_Instruction:_ Each line from the one that contains "Among the items" to the end of the material must be set down exactly, and no line before it.
-- start Listed records --
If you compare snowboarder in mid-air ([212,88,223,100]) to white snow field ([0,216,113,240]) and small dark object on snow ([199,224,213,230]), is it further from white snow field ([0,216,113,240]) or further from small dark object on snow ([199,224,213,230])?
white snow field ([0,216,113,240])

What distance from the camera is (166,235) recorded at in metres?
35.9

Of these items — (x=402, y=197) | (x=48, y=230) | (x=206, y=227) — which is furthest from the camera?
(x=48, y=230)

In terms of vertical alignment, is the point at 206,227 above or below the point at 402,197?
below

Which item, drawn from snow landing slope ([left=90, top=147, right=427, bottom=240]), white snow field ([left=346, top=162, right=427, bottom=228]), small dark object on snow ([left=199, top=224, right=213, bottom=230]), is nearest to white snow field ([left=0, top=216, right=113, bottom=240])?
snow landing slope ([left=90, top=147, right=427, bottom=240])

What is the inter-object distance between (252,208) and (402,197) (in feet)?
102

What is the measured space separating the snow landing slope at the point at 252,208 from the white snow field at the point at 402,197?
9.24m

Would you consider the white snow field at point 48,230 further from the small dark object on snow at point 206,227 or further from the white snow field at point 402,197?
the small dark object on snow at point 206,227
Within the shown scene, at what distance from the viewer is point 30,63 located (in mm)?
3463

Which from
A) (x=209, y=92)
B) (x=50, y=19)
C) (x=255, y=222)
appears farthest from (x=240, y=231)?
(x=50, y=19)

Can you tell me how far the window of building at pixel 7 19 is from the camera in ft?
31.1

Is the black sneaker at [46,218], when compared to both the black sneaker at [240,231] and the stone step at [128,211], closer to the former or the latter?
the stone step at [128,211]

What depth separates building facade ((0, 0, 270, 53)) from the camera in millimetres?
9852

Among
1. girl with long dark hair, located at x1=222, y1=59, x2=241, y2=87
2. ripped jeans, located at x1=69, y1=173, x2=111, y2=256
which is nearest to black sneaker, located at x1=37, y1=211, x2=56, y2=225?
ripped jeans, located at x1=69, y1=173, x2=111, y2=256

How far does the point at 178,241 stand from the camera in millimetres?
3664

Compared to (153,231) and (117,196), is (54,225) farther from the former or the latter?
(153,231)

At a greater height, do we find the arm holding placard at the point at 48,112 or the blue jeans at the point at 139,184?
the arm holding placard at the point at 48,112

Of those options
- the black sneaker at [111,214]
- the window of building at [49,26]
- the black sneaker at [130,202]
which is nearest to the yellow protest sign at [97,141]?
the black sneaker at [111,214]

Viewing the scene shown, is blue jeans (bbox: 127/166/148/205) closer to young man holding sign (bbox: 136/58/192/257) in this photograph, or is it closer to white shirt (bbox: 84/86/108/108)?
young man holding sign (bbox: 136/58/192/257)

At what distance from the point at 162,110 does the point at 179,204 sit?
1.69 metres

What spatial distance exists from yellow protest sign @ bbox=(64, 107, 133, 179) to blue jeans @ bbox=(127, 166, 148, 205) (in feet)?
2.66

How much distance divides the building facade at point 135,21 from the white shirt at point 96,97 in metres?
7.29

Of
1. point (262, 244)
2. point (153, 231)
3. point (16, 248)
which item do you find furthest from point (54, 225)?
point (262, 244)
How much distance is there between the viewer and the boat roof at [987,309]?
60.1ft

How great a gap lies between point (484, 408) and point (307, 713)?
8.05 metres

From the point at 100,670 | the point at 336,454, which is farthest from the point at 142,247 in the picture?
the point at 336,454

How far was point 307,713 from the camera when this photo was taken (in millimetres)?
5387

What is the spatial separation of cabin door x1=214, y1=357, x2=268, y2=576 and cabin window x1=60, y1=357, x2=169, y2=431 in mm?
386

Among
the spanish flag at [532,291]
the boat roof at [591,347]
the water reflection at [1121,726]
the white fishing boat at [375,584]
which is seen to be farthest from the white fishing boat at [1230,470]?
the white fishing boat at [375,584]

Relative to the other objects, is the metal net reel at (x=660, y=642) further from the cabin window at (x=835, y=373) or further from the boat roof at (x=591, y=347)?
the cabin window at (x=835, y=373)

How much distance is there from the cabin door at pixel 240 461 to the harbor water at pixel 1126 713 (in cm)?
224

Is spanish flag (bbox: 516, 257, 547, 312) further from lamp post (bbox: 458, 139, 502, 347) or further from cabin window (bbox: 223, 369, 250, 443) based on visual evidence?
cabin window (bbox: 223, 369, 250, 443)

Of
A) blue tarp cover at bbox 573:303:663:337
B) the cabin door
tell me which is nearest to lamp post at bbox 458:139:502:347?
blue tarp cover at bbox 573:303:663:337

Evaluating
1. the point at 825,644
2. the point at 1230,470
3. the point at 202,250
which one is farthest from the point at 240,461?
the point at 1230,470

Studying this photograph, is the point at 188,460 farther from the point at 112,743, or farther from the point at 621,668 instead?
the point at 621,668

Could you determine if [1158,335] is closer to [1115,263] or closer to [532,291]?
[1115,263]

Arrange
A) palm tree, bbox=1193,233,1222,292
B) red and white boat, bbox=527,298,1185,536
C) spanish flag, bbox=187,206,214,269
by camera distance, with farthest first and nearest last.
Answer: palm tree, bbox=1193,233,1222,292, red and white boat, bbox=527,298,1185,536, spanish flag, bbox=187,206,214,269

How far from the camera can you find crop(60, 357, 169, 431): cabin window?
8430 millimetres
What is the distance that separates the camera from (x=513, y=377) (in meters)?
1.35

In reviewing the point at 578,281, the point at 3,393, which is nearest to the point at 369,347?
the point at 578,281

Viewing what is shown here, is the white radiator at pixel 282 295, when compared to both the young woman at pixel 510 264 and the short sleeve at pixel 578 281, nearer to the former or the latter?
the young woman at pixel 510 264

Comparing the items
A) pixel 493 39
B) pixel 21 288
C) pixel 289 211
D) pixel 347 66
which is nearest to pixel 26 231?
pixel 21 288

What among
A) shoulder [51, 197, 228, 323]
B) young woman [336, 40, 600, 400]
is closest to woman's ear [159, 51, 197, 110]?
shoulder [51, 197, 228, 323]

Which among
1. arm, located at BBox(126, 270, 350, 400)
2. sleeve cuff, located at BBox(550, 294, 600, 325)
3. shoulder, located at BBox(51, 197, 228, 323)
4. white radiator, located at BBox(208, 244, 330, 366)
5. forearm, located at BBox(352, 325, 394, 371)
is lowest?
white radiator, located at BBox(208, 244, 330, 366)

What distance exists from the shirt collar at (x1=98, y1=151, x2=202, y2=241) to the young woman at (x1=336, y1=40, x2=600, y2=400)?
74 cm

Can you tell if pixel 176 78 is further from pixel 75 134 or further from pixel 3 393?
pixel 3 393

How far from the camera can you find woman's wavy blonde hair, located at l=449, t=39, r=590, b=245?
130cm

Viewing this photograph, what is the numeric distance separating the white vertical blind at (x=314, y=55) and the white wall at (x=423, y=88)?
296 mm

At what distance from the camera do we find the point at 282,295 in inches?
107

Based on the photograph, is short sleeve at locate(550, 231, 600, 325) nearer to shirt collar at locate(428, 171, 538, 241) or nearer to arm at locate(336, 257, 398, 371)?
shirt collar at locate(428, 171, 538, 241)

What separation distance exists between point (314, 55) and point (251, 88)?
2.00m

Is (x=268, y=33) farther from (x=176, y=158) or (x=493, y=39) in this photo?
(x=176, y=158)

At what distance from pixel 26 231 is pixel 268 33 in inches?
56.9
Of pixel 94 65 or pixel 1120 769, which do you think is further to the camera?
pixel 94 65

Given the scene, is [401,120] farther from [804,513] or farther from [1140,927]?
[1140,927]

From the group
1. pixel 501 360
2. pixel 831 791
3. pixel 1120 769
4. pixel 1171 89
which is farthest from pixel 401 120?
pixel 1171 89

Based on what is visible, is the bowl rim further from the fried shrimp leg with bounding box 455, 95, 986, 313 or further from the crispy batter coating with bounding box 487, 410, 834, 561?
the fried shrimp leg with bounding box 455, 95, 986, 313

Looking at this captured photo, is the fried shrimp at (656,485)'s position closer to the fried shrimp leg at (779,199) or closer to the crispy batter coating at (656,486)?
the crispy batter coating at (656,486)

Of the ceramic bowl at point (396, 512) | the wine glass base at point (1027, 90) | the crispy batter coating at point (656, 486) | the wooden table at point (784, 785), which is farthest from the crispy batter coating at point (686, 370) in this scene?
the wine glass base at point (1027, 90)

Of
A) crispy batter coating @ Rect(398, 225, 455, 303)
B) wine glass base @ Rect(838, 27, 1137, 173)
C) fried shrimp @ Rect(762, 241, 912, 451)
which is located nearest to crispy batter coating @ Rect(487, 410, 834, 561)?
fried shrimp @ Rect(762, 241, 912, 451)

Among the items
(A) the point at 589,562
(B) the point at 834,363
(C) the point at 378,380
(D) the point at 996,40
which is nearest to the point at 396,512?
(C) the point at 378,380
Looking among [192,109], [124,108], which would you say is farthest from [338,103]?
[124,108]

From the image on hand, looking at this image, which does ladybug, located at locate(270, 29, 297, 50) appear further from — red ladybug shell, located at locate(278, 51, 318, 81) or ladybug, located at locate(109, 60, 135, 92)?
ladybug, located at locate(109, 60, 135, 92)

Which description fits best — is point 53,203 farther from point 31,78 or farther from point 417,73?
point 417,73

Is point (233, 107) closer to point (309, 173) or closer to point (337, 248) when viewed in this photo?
-- end Listed records --
_Final result:_
Among the items
(A) the point at 589,562
(B) the point at 834,363
(C) the point at 378,380
(D) the point at 996,40
which is nearest to the point at 396,512?
(C) the point at 378,380
Looking among [192,109], [124,108], which would you say is farthest from [338,103]?
[124,108]

From the image on hand, looking at this image, which does ladybug, located at locate(270, 29, 297, 50) appear further from — red ladybug shell, located at locate(278, 51, 318, 81) or ladybug, located at locate(109, 60, 135, 92)?
ladybug, located at locate(109, 60, 135, 92)

Which description fits best — is point 53,203 farther from point 31,78 or farther from point 417,73?
point 417,73

Is point (233, 107) closer to point (309, 173) or closer to point (337, 248) when viewed in this photo?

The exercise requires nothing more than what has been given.